- Poster
- Directed by: Robert–Rajasekar
- Screenplay by: Robert–Rajasekar
- Based on: Thalavattam by Priyadarshan
- Produced by: D. Premakumari B. Saraswathi
- Starring: Prabhu Saranya Lissy
- Cinematography: Robert–Rajasekar
- Edited by: R. T. Annadurai
- Music by: S. A. Rajkumar
- Production company: Ownland Arts
- Release date: 24 June 1988;
- Country: India
- Language: Tamil

= Manasukkul Mathappu =

1988 film directed by Robert–Rajasekar

Manasukkul Mathappu is a 1988 Indian Tamil-language film written and directed by Robert–Rajasekar. The film stars Prabhu, Saranya and Lissy, with Sarath Babu and Senthamarai in supporting roles. It is a remake of the 1986 Malayalam film Thalavattam which was inspired by the 1975 film One Flew Over the Cuckoo's Nest which in turn was an adaptation of the 1962 novel of the same name by Ken Kesey. The film was released on 24 June 1988 and Prabhu won the Cinema Express Award for Best Actor – Tamil.

== Plot ==

Shekar becomes mentally ill after his girlfriend Anitha dies because of an electric short circuiting accident during a rock concert. He is admitted into an institution managed authoritatively by Nagaraj. With the help of a young doctor Geetha, who is Nagaraj's daughter, and an old friend Raja, Shekar slowly regains his memory and mental equilibrium. He and Geetha soon fall in love. But Nagaraj has already arranged Geetha's marriage with someone else, so he opposes the lovers. When Nagaraj finds that Geetha and Shekar are adamant, he performs a surgery (lobotomy) on Shekar that puts him into a state of coma. Raja feels that death would be preferable to vegetative life and kills Shekar. He confronts Nagaraj, confesses to the euthanasia and tries to kill him for ruining Shekar's life, but Geetha suddenly shoots her father dead. She is later admitted into the same institution as a patient.

==Production==
The film was launched at Prasad Studios along with song recording. Suhasini Maniratnam was originally chosen as lead actress.
== Soundtrack ==
Soundtrack was composed by S. A. Rajkumar, who also wrote the lyrics.

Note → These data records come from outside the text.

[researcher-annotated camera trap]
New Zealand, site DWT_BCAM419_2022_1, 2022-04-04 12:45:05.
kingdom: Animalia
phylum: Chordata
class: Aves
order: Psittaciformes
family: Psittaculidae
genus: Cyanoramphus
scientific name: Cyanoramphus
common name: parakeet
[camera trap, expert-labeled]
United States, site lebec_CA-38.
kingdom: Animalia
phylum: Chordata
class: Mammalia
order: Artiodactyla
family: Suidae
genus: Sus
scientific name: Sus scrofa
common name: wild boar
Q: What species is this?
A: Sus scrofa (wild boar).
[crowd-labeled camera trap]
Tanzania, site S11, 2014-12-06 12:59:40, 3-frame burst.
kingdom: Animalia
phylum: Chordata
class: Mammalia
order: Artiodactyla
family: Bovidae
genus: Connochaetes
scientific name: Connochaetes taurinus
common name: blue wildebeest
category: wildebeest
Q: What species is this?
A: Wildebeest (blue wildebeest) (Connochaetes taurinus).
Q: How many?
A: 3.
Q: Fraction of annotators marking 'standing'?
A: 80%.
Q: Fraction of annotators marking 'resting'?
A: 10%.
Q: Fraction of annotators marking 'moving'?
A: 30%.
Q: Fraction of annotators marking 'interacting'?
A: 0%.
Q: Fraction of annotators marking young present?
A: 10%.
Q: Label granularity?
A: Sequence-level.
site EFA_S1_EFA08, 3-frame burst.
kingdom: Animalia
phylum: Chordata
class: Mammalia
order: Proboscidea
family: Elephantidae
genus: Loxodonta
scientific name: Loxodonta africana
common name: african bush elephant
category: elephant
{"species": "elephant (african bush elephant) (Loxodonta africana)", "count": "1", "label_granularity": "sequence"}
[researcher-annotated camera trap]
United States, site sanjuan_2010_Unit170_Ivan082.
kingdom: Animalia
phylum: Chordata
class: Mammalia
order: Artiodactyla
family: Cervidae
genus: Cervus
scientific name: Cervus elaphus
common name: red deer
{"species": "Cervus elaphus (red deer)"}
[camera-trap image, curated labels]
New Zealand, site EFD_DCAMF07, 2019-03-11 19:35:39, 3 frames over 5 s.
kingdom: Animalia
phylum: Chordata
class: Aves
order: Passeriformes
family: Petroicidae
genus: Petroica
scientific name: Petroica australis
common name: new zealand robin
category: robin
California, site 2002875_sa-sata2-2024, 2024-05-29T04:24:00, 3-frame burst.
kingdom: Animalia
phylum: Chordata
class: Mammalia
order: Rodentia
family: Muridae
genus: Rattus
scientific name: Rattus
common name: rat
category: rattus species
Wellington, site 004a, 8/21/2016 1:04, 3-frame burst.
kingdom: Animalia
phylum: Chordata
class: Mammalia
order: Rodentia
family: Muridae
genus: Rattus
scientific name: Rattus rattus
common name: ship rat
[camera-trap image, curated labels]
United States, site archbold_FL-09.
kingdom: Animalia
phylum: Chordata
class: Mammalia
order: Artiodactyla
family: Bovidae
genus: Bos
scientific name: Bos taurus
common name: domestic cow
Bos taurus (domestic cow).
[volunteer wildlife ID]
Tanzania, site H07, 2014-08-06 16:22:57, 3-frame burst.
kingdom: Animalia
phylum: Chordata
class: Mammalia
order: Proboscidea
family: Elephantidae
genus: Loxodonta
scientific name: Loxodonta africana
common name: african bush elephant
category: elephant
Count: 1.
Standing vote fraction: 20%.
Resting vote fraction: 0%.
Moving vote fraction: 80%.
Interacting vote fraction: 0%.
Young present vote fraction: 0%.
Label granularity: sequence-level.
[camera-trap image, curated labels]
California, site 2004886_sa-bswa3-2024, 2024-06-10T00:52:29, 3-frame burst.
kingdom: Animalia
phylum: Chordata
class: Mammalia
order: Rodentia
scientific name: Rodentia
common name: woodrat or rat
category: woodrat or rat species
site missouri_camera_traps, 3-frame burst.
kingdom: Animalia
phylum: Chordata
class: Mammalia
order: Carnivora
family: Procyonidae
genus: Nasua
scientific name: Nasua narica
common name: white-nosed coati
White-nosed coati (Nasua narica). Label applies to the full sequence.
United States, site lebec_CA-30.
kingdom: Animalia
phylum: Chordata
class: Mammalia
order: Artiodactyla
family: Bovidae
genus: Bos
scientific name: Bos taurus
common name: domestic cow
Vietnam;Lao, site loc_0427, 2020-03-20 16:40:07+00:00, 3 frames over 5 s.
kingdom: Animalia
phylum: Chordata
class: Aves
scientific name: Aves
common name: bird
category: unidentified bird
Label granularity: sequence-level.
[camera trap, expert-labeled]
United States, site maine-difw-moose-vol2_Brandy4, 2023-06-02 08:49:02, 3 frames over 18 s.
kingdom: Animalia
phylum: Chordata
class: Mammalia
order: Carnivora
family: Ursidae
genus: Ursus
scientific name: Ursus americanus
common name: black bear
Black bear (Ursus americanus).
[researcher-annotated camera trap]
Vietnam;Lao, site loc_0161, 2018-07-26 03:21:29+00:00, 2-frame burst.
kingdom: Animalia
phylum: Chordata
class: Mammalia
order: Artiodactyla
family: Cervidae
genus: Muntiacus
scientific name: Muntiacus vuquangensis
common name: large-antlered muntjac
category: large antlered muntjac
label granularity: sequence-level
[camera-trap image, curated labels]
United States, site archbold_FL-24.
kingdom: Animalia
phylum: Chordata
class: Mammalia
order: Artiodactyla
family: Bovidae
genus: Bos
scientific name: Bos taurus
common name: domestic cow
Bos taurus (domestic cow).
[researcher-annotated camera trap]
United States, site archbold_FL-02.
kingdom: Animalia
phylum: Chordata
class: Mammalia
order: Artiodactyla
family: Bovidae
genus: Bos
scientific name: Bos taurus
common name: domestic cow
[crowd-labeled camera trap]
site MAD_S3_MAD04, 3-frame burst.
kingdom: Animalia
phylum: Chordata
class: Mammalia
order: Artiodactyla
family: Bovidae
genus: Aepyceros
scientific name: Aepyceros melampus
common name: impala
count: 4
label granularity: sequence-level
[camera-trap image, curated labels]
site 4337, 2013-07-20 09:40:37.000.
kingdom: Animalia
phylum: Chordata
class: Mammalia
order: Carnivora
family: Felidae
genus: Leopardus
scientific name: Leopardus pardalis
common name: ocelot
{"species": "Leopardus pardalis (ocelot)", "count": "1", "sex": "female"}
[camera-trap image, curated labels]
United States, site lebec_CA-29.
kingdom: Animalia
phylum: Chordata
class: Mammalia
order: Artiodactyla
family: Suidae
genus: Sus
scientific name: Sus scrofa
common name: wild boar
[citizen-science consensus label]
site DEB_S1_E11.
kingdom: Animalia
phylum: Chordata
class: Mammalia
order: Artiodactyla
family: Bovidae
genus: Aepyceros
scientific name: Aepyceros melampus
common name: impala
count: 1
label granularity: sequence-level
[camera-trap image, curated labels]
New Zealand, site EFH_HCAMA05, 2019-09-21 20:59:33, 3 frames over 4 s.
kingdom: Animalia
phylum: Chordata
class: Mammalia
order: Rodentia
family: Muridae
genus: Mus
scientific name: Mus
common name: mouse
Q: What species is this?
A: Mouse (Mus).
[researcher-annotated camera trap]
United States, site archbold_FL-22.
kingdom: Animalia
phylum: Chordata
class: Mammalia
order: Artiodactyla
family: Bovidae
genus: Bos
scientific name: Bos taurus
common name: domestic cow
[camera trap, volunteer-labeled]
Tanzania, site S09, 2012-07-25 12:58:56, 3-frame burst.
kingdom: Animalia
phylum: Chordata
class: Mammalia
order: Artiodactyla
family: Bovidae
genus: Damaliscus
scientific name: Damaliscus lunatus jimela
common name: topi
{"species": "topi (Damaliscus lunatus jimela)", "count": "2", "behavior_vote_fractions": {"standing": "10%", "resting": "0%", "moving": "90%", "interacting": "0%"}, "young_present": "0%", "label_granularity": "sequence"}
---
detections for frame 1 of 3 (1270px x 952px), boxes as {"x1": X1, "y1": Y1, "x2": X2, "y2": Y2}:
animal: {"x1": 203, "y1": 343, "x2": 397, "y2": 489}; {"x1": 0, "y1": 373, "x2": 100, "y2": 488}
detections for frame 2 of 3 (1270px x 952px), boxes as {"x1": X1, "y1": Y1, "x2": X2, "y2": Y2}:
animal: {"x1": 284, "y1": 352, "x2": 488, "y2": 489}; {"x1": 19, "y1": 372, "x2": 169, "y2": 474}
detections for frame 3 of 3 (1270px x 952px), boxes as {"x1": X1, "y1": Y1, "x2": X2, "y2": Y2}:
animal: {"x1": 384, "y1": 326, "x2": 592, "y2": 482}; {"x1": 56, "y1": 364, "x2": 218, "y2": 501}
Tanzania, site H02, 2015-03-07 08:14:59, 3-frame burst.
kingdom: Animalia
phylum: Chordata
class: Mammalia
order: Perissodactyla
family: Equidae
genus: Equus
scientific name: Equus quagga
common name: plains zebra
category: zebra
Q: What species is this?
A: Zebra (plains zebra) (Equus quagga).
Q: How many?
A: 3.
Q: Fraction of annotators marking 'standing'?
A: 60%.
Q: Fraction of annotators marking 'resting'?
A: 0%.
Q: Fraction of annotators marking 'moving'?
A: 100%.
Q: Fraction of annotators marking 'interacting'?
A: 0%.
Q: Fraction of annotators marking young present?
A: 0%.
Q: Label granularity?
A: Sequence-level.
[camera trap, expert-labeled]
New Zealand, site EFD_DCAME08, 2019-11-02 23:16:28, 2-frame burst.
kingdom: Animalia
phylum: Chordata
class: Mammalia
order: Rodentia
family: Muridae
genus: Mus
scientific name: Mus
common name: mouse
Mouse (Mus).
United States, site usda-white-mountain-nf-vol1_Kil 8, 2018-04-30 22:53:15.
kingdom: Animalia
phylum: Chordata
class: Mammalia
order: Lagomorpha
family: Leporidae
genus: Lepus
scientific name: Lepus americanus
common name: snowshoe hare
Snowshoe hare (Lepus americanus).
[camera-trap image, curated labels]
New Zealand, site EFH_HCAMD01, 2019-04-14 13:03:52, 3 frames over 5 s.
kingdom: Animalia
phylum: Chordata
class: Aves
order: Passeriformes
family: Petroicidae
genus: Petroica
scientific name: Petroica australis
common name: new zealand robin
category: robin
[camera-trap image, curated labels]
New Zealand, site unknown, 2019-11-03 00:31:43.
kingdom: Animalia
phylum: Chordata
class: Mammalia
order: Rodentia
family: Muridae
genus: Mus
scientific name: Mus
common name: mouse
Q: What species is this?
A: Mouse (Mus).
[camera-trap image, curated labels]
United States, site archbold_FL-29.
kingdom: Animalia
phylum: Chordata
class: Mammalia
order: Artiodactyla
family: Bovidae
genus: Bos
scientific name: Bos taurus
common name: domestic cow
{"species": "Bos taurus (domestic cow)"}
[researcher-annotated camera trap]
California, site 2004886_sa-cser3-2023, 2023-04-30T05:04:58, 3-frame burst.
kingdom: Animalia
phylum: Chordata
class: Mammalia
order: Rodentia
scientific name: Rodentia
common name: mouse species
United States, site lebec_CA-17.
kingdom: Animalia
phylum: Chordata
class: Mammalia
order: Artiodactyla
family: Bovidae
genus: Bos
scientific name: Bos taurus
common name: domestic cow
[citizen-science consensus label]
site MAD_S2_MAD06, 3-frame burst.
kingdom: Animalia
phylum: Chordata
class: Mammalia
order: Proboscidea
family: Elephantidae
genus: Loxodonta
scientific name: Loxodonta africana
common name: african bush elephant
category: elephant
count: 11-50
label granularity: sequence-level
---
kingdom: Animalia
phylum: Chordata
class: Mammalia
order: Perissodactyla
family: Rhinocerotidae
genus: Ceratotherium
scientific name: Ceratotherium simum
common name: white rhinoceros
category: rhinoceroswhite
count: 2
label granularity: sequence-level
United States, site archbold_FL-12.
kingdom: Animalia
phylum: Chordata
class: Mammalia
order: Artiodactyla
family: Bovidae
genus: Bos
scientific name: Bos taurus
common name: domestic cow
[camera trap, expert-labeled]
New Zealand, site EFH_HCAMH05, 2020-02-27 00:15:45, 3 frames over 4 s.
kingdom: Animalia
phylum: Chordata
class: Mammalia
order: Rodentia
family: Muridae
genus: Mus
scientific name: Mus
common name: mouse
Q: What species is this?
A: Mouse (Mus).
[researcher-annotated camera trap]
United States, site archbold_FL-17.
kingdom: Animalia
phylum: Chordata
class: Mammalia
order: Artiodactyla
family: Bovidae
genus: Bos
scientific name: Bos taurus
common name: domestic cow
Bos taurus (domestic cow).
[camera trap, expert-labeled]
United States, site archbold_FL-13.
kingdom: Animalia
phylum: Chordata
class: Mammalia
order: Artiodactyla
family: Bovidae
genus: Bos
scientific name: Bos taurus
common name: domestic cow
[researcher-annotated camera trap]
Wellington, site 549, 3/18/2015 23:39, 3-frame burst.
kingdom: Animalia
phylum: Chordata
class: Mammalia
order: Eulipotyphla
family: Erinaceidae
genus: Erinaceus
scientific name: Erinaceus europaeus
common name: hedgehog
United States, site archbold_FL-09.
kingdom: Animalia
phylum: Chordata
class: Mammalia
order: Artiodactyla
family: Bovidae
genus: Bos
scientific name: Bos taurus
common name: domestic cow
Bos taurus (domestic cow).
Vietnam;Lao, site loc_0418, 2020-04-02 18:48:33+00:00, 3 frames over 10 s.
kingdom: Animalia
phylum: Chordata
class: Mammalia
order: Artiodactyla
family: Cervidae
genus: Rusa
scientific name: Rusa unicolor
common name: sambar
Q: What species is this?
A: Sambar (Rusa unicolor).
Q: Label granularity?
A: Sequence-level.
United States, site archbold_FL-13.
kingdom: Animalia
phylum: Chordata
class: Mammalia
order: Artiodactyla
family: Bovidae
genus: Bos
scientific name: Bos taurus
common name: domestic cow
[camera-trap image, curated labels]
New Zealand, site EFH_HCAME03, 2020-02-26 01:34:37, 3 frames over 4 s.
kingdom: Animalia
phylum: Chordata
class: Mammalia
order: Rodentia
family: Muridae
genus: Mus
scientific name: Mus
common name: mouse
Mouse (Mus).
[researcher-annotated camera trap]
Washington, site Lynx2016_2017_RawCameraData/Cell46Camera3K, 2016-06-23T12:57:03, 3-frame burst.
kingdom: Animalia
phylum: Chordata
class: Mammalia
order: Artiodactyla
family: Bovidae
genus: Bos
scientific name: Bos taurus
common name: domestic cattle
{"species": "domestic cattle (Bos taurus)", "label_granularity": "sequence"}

| Song | Singers | Length |
|---|---|---|
| "Adadoi Mettu" | Malaysia Vasudevan | 03:46 |
| "Oh Ponmaan Kuyil" | S. P. Balasubrahmanyam | 04:19 |
| "Poonthendrale" (Duet) | P. Jayachandran, Sunandha | 04:16 |
| "Poonthendrale" (Solo) | K. S. Chithra | 04:46 |
| "Vaa Kanmani" | S. A. Rajkumar | 04:28 |
| "Yaar Yaar Inge" | S. P. Balasubrahmanyam | 03:25 |

== Release and reception ==
Manasukkul Mathappu was released on 24 June 1988. On 1 July 1988, The Indian Express wrote, "With some films you don't want to say much about the performances though they might be good or sort of as much as you want to write home about the bright idea the scenarist had of disposing of a heroine he wanted to kill by electrocuting her while she is playing the electric guitar or the masterstroke of the filmmaker in cutting from the shriek of the hero in the shock chamber to a happy times song-dance sequence till then obscured by the iron curtain of amnesia." Jayamanmadhan of Kalki appreciated Prabhu's performance, and felt that though there was no newness in the songs, they were still worth listening to. Prabhu won the Cinema Express Award for Best Actor – Tamil at the 9th Cinema Express Awards.